Entries shown START

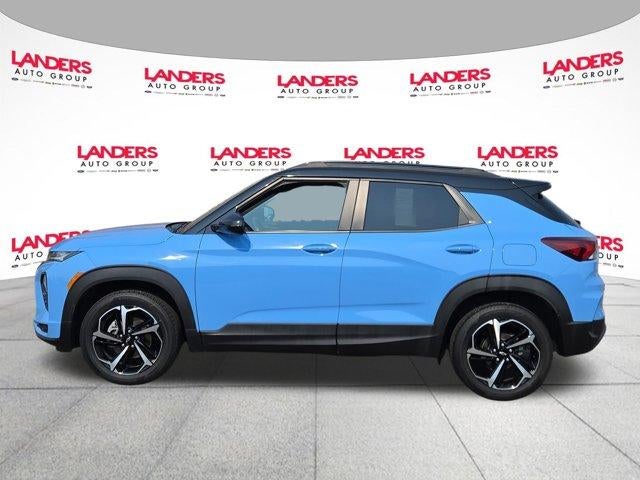 2023 Chevrolet Trailblazer AWD 4dr RS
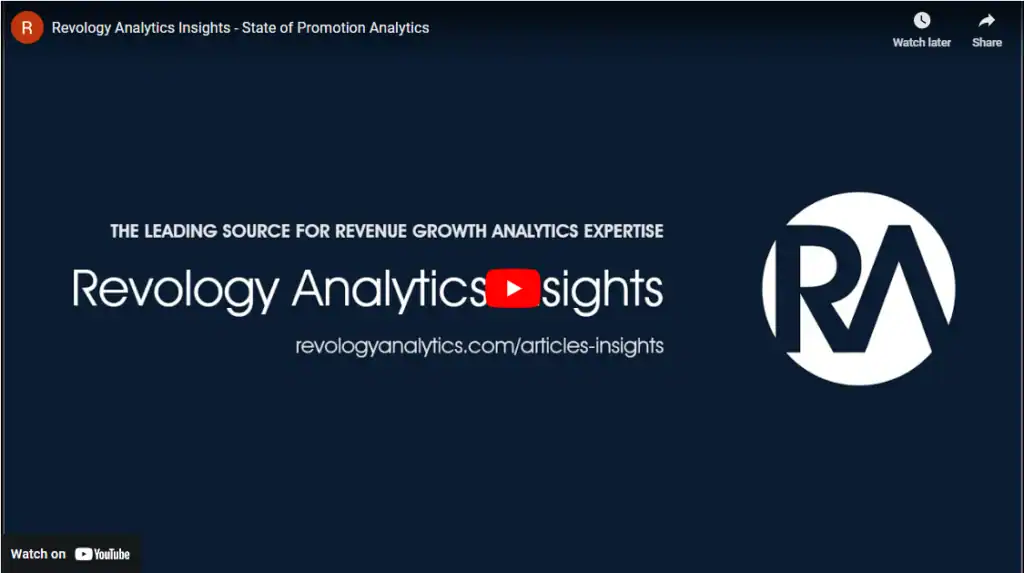 Revenue growth analytics insights for business performance.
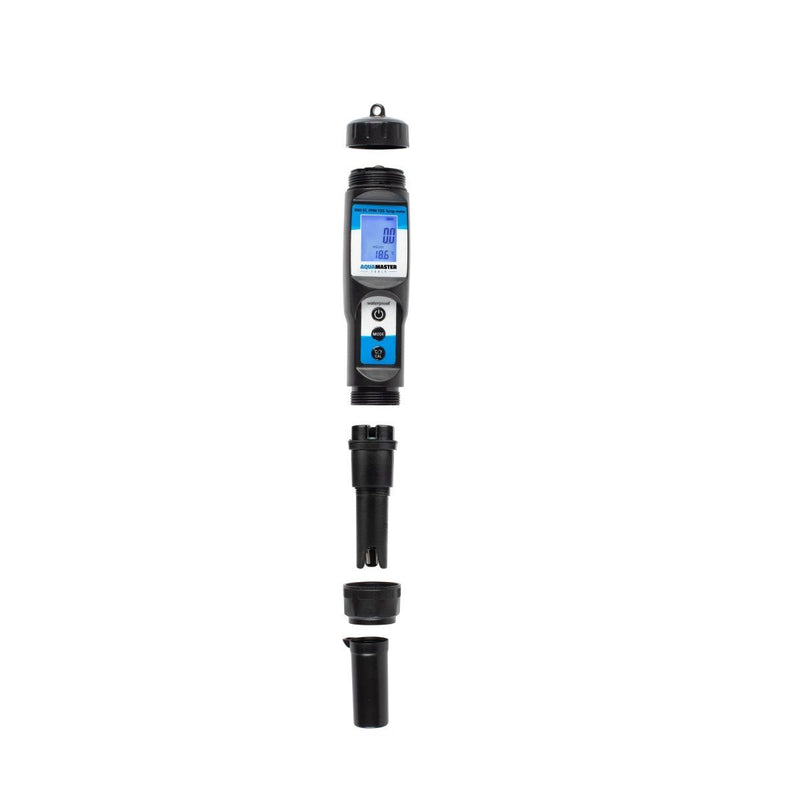 Aqua Master E60 Pro Conductivity Meter - Indoor Farmer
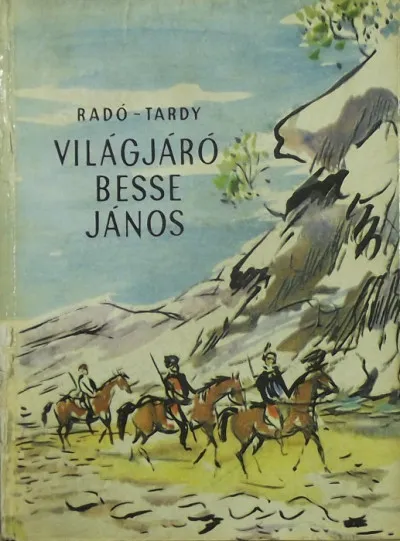 Népszerű Világjáró Besse János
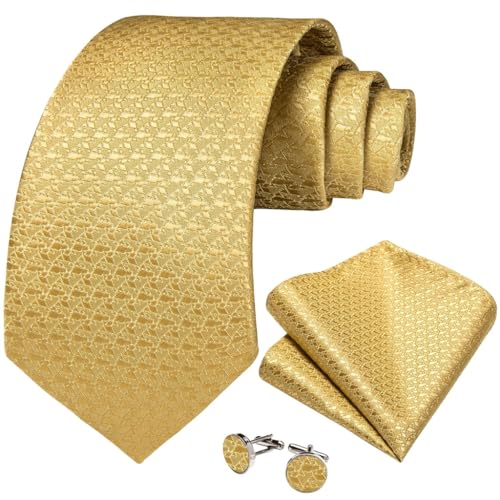 Set de corbatas de seda para hombres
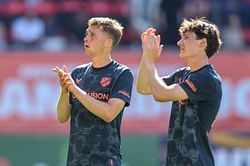 Utrecht vs Sparta Prediction and Betting Tips | May 14th 2025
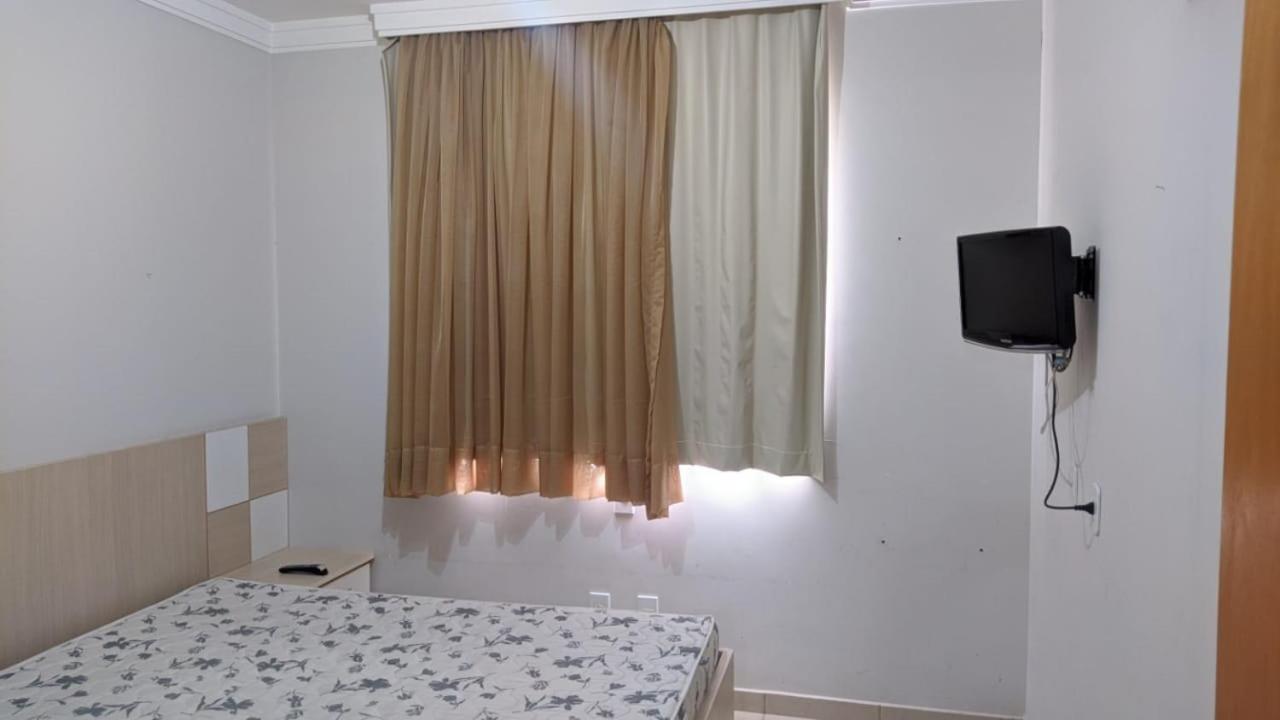 Aguas Da Serra Apart Hotel Rio Quente Zewnętrze zdjęcie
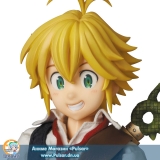 Оригинальная аниме фигурка  Real Action Heroes No.709 RAH The Seven Deadly Sins - Meliodas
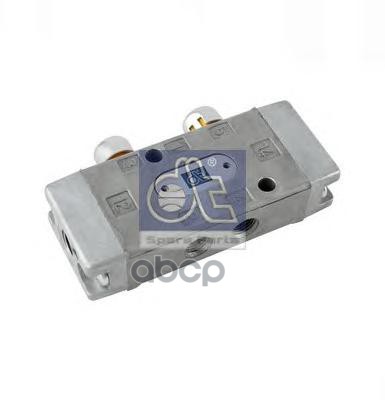 

Клапан Магистральный Кпп !5/2 Ходовой Zf 5s110. 5k91 DT Spare Parts арт. 461025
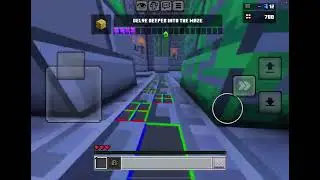 Minecraft (Mob maze) Walkthrough 100%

Entries shown END

§ **Action item**
Starting at the line of the listing that contains "Клапан Магистральный Кпп" and ending with the listing's last line, switch "Walkthrough" to "Guide" and change nothing else. Give only those lines, without the pictures.

§ **Written solution**
Клапан Магистральный Кпп !5/2 Ходовой Zf 5s110. 5k91 DT Spare Parts арт. 461025
 Minecraft (Mob maze) Guide 100%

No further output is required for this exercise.